In preparation for our first garden, I’ve been reading everything I can get my hands on regarding gardening. Today, I came across a report from Gardenburger’s Community Garden Grants Program. The program recently awarded 14 nonprofit organizations grant funding to either create or maintain a community gardening project.
“According to the National Gardening Association, the average family can grow $600 worth of vegetables with just a $70 investment. However, those who live in urban areas and don't have access to their own land cannot take advantage of this money-saving activity.” Source: PR Newswire
I love reading about urban gardening programs. Just last week I shared Growing Home’s story. Growing Home is an Illinois-based nonprofit that operates several urban organic farms in the Chicago area. In addition to providing fresh, organic product to neighborhood residents, the program also provides green jobs training to homeless and low-income individuals.

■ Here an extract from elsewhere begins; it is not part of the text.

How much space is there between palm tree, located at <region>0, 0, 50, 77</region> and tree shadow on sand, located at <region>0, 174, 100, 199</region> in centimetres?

Nonprofit organizations in 10 states received grants ranging from $1,262 to $10,000 for their community gardening projects. FOCUS Churches of Albany (New York) received the smallest grant, $1,262. However, the nonprofit will be able to add 100 families to their “Garden in a Bucket” program with this money.
The United Teen Equality Center in Lowell, MA received the maximum grant amount available, $10,000. With this grant money, the organization will be training youth to not only operate the urban farm, but to sell the products at a local farmers market. This is just another example of how urban farming projects can be combined with green jobs training to provide a pathway out of poverty for citizens of our nation.